## EXERCISE REQUIREMENTS
Copy out the whole interview on silver prices and JPMorgan below, word for word, and leave out the data that follows it.

## SELECTED TEXT
Cook: You have said the risk is mostly out of silver. What do you mean?
Butler: At today’s prices, silver is selling at historic lows. You maybe have a 10% downside risk from here against a likely 1,000% gain.

Cook: Back in 2005 you predicted that silver would rise by ten times. It did just that. Are you saying that will happen again?
Butler: Absolutely. It’s going to happen again.

Cook: Why are you so sure?
Butler: A number of bullish factors make a price jump inevitable. Not the least of these is the actions of the biggest silver hoarder in history, JPMorgan.

Cook: How important are they?
Butler: They are the whole story. Nothing else matters much in silver. You read a lot of theories and arguments about silver that are wide of the mark. If they’re not talking about JPMorgan, they are mostly wrong.

Cook: Can you explain that for us?
Butler: JPMorgan is the major player in the futures market. For years they have racked up big gains trading silver and gold. The bottom line is that for the past eight years they have been heavily short enough silver futures to suppress the price. Meanwhile, they have been buying physical silver hand over fist.

Cook: How much silver?
Butler: They now own 900 million ounces. That’s about one-year’s annual mining production. No other commodity comes close to having someone own everything produced or mined in a year.

Cook: How do you come up with that amount?
Butler: They report 161 million ounces in their own COMEX warehouse and they have another 100 million ounces in other COMEX warehouses. For years they have been the chief stopper for every futures delivery month. They have converted shares to silver in the ETFs, melted large quantities of coins and skimmed silver from deliveries.

Cook: Is any of it legal?
Butler: Not the way they manipulated the market to get it. They held the price down while they scooped up this huge quantity of silver. It’s contrary to commodity law. I’ve often called them lawbreakers and crooks.

## GIVEN INFORMATION
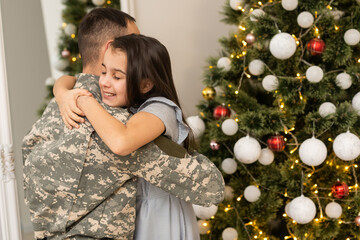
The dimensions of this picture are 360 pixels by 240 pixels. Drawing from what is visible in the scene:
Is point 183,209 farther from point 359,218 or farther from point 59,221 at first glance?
point 359,218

## FULL OUTPUT
Cook: You have said the risk is mostly out of silver. What do you mean?
Butler: At today’s prices, silver is selling at historic lows. You maybe have a 10% downside risk from here against a likely 1,000% gain.

Cook: Back in 2005 you predicted that silver would rise by ten times. It did just that. Are you saying that will happen again?
Butler: Absolutely. It’s going to happen again.

Cook: Why are you so sure?
Butler: A number of bullish factors make a price jump inevitable. Not the least of these is the actions of the biggest silver hoarder in history, JPMorgan.

Cook: How important are they?
Butler: They are the whole story. Nothing else matters much in silver. You read a lot of theories and arguments about silver that are wide of the mark. If they’re not talking about JPMorgan, they are mostly wrong.

Cook: Can you explain that for us?
Butler: JPMorgan is the major player in the futures market. For years they have racked up big gains trading silver and gold. The bottom line is that for the past eight years they have been heavily short enough silver futures to suppress the price. Meanwhile, they have been buying physical silver hand over fist.

Cook: How much silver?
Butler: They now own 900 million ounces. That’s about one-year’s annual mining production. No other commodity comes close to having someone own everything produced or mined in a year.

Cook: How do you come up with that amount?
Butler: They report 161 million ounces in their own COMEX warehouse and they have another 100 million ounces in other COMEX warehouses. For years they have been the chief stopper for every futures delivery month. They have converted shares to silver in the ETFs, melted large quantities of coins and skimmed silver from deliveries.

Cook: Is any of it legal?
Butler: Not the way they manipulated the market to get it. They held the price down while they scooped up this huge quantity of silver. It’s contrary to commodity law. I’ve often called them lawbreakers and crooks.